Seelenzögern

Wortvorgabe: Benjamin/Wundkokon

Wir hatten uns auseinander gelebt, mein Körper und ich, so schien es jedenfalls. Wir sind irgendwann unterschiedliche Wege eingeschlagen. Mein Geist spaltete sich ab, meine Seele redete schon lange nicht mehr mit mir. Mein Körper breitete sich über ungeahnte Flächen aus. Wir waren uns fremd. Mein Kopf schrie Worte scheinbar zusammenhanglos. Meine Hand malte Zeichen in die Luft, gar ohne Bedeutung. Meine Träume blieben wirre Fremdkörper, die sich mit niemand anderem unterhielten und nur ihre Traumsprache vor sich hielten wie einen Schutzschild.

 

Wir sind krank schrie es tief in mir. Wir sind gestört, antwortete ein anderer Teil. Etwas schrie zurück, sind wir nicht gaga, um das Beste zu sein?
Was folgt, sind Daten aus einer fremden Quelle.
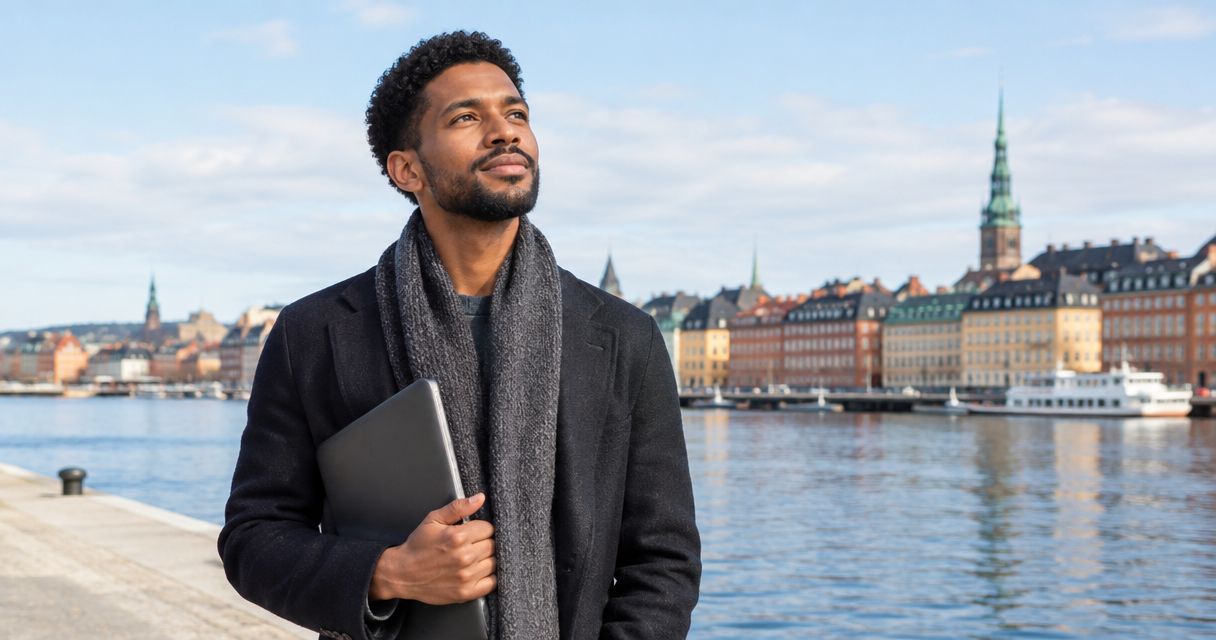 Best work permits for religious workers in Denmark 2026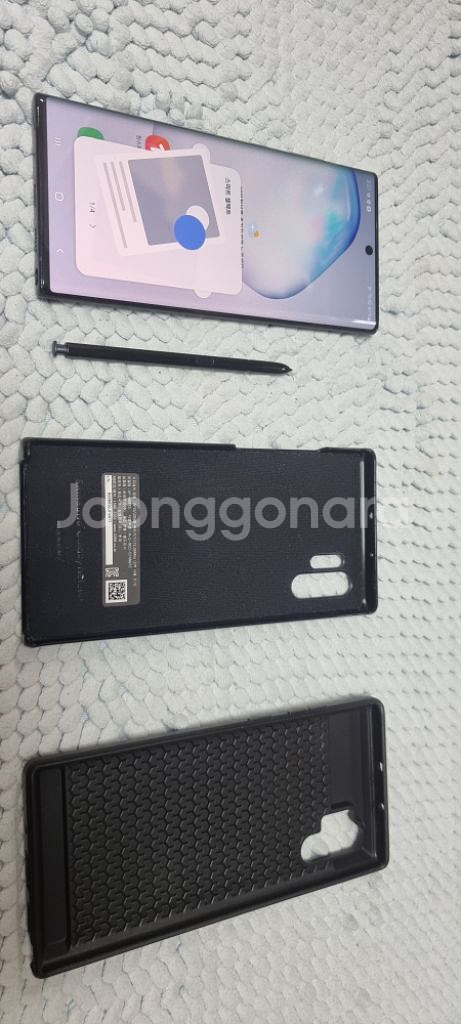 갤럭시 노트10플러스--1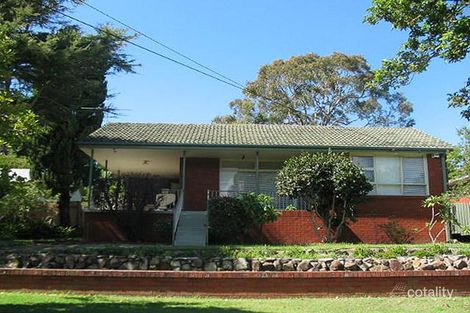 Property photo of 4 Milpera Place Cromer NSW 2099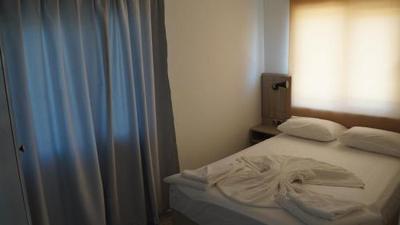 Hotel Marine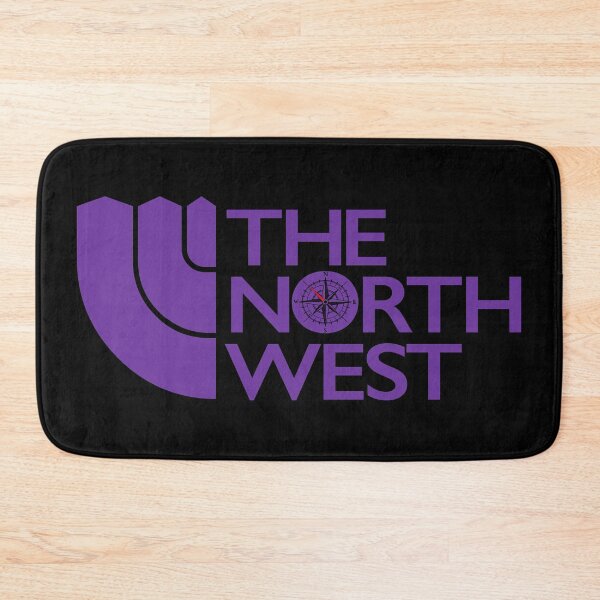 Item preview, The North West designed and sold by How67.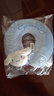 名創(chuàng  )優(yōu)品（MINISO）大耳狗U型枕 記憶棉辦公室午睡枕旅行頸枕午休枕汽車(chē)頭靠枕 曬單實(shí)拍圖
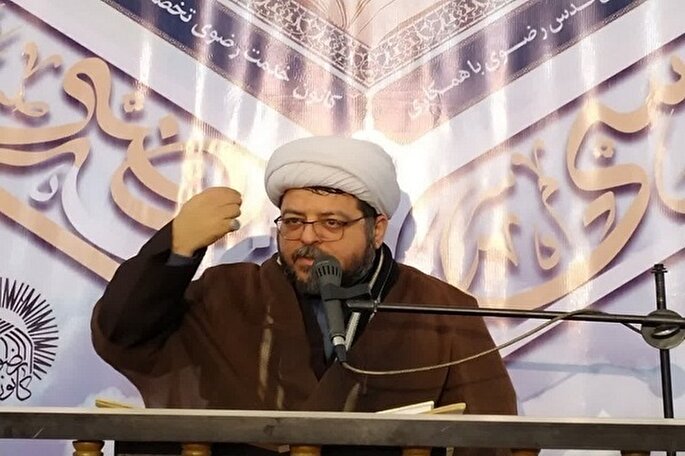 رمضان نمای کلی از تمدن نوین اسلامی است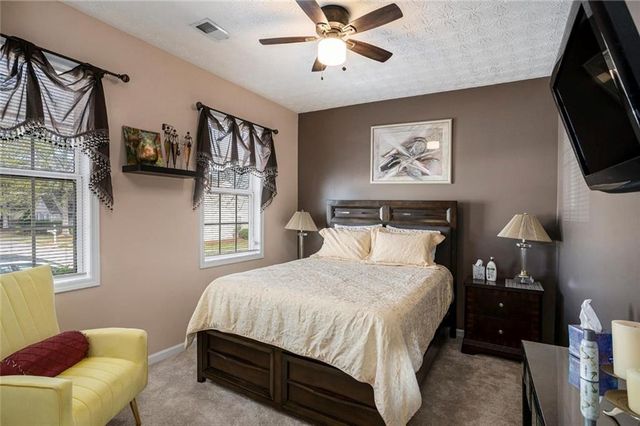 1213 Winwood Drive, Mcdonough, GA 30253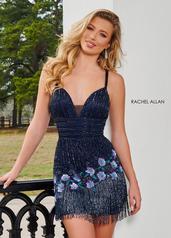 40239 Navy Multi front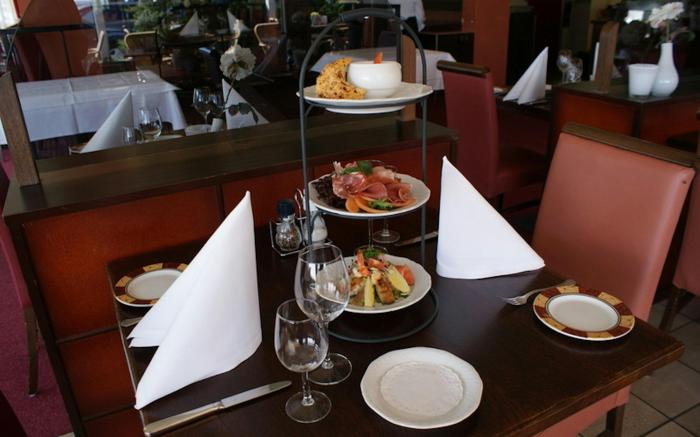 Fletcher Hotel Restaurant Rooland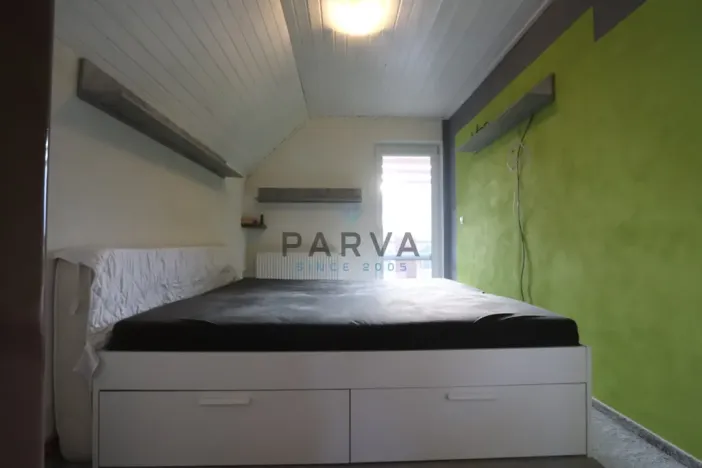 Prodej rodinného domu, Dobřív, 112 m2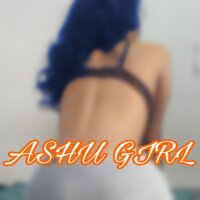 Model ASHUGIRL_JAY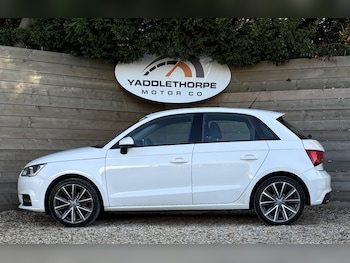 Used Audi A1 2016 for sale - 76571248: Photo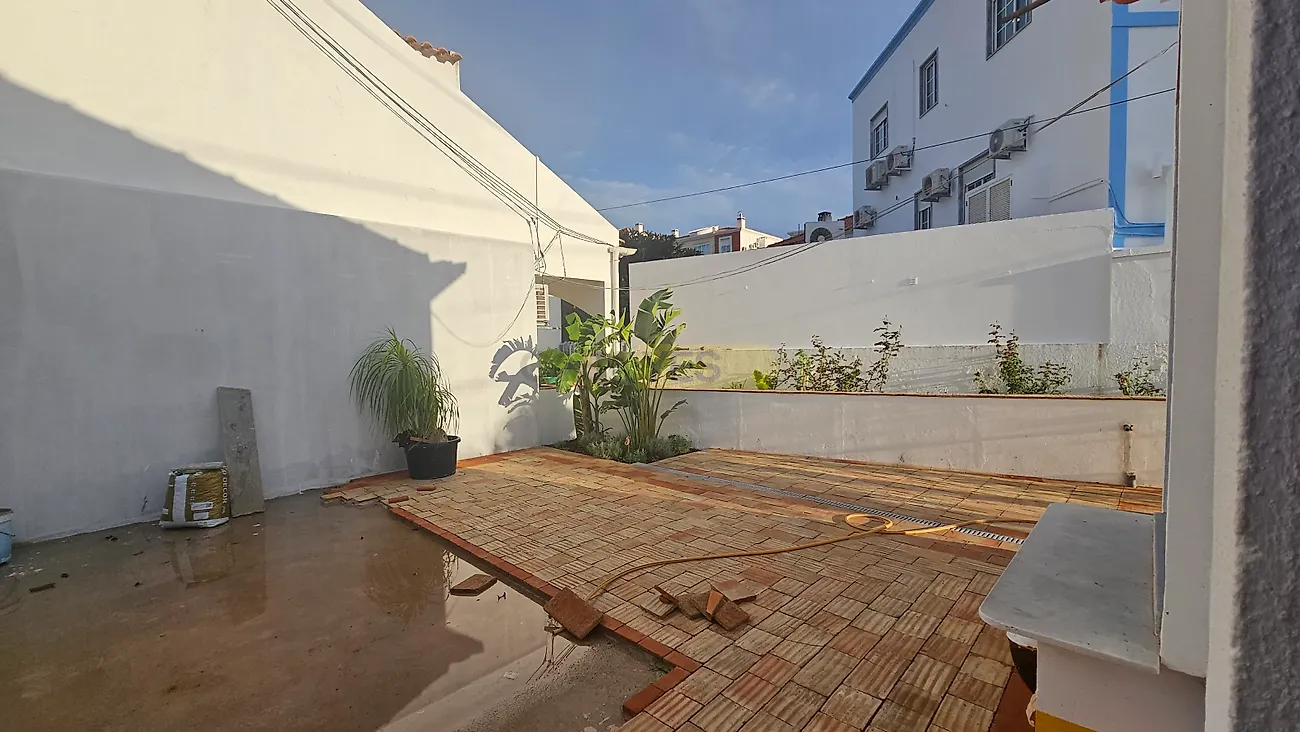 Moradia T2 à venda em São Francisco da Serra, Santiago do Cacém — foto 4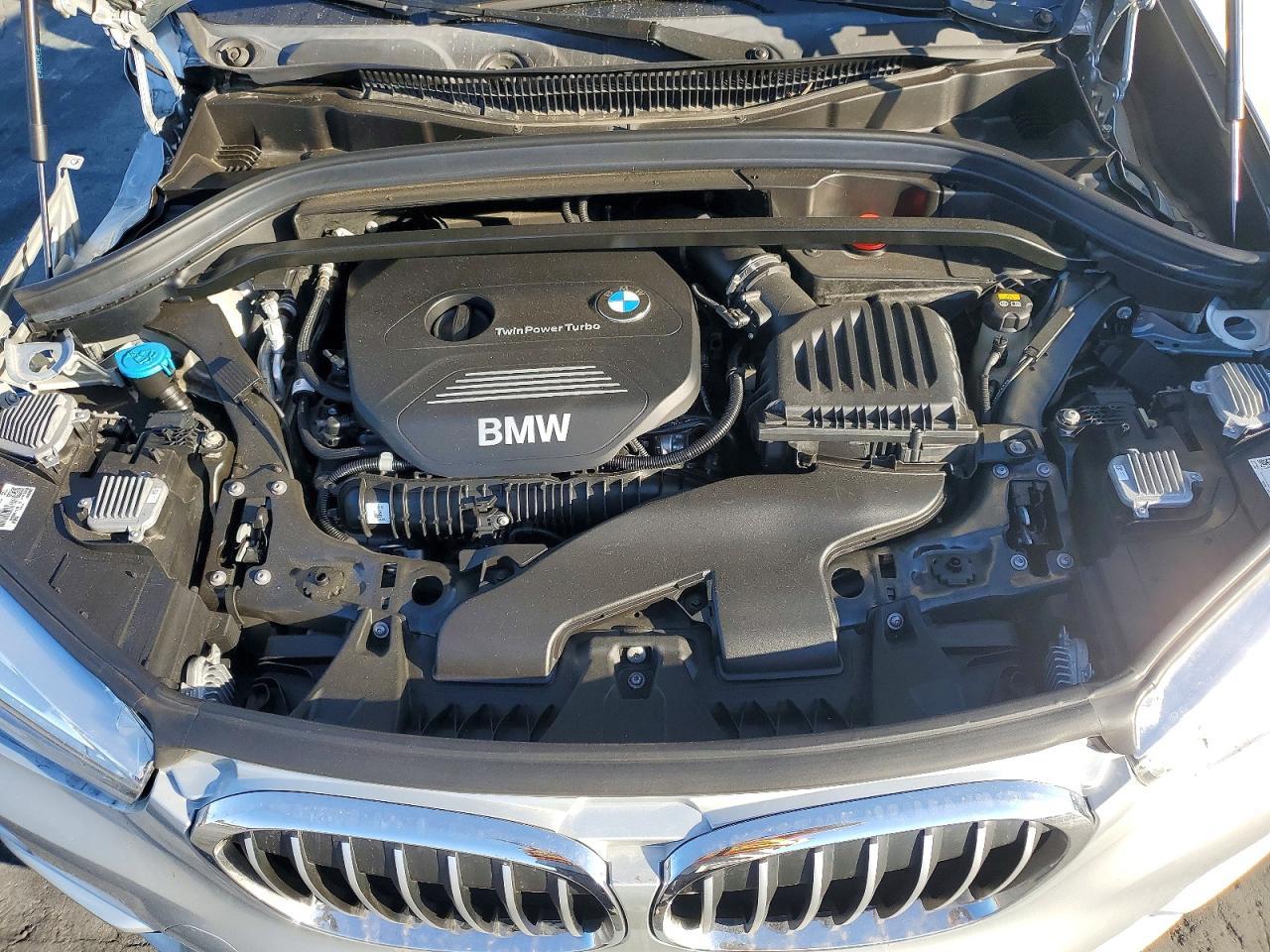 2019 BMW X1 xDrive28I - zdjęcie 12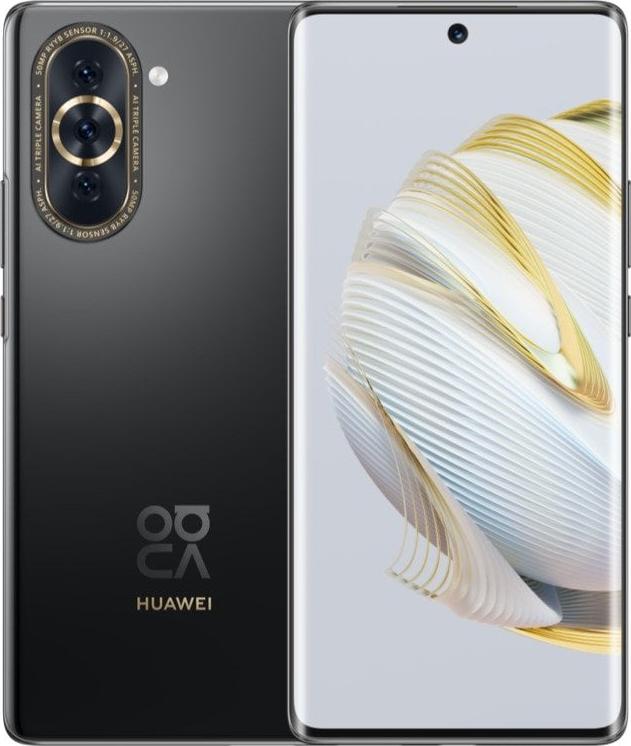 Huawei nova 10 Pro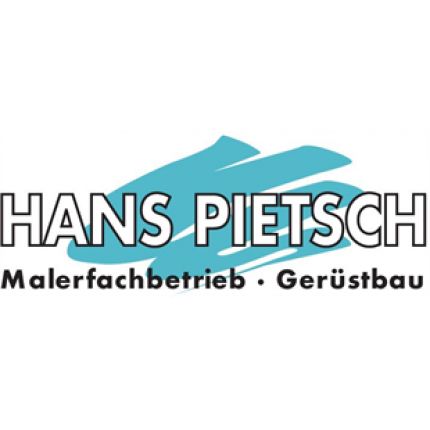 Logo from Maler Hans Pietsch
Nein, wir haben eine Meise, wir werden untergehen. Das macht die Besten aus. Wir müssen verrückt sein, um der Kunst zu gefallen. Was ist Kunst, schrie der Körper und fragte nach Perfektion. Die Träume antworteten mit Farbenreichtum, doch niemand verstand sie. Waren wir Kunst? Fragte eine Narbe am Körper und wollte ein wenig Aufmerksamkeit, doch in dem Geschrei beachtete sie keiner. Normalität, schrie plötzlich der Geist. Was ist das? Erschallte die mehrfache Antwort. Das was wir nicht sind, wir müssen Anpassung lernen.

 

Hört auf zu reden, ich möchte so gerne Stille haben, schrie die Seele plötzlich. Sie die immer still war, geschwiegen hatte so lang, das seelenzögern beendete, mit einem Aufschrei der Verzweiflung. Seid Still, verdammt! Sind wir nicht eins? Sind wir nicht eins? Warum reden wir wirr durch einander? Wir könnten zusammen so stark sein, wir könnten… Lasst uns bunte Schmetterlinge malen. Und der Körper bewegte sich nicht mehr. Er erstarrte und keine Faser rührte sich. Die Augen schlossen sich und kehrten sich nach innen. Wir sehen unser Innerstes. Liebe erkannte ihr Fehlen nicht, war verschwunden vor langer Zeit. Sind wir verloren, fragte der Verstand. Bist du noch hier? Antwortete die leise Stimme der Seele. Nein, sagte der Verstand, ich wurde aufgelöst, zerfressen als der Wahnsinn kam, dies ist nur noch der letzte Rest von mir. Lasst uns den Wahnsinn rauswerfen, sonst sind wir alle seine Opfer, forderte der Geist. Der Kopf schrie zusammenhanglose Worte. Ihr habt verloren, schon zu lange Weile ich neben euch in diesem Körper, nicht mehr verbannen könnt ihr mich, ohne euch selbst umzubringen. Aber ich verrate euch etwas, Wahnsinn ist die reinste Form der Perfektion.